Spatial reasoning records
━━━━━━━━━━
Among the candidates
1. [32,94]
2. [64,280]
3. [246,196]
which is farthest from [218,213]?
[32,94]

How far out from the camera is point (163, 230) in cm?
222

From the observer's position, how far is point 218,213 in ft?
━━━━━━━━━━
◆ **INSTRUCTIONS FOR THE TASK**
Arrange the lines starting at the one containing "How far out" and ending with the last line of the records as a numbered list, omitting blank lines.

◆ **EXPECTED OUTPUT**
1. How far out from the camera is point (163, 230) in cm?
2. 222
3. From the observer's position, how far is point 218,213 in ft?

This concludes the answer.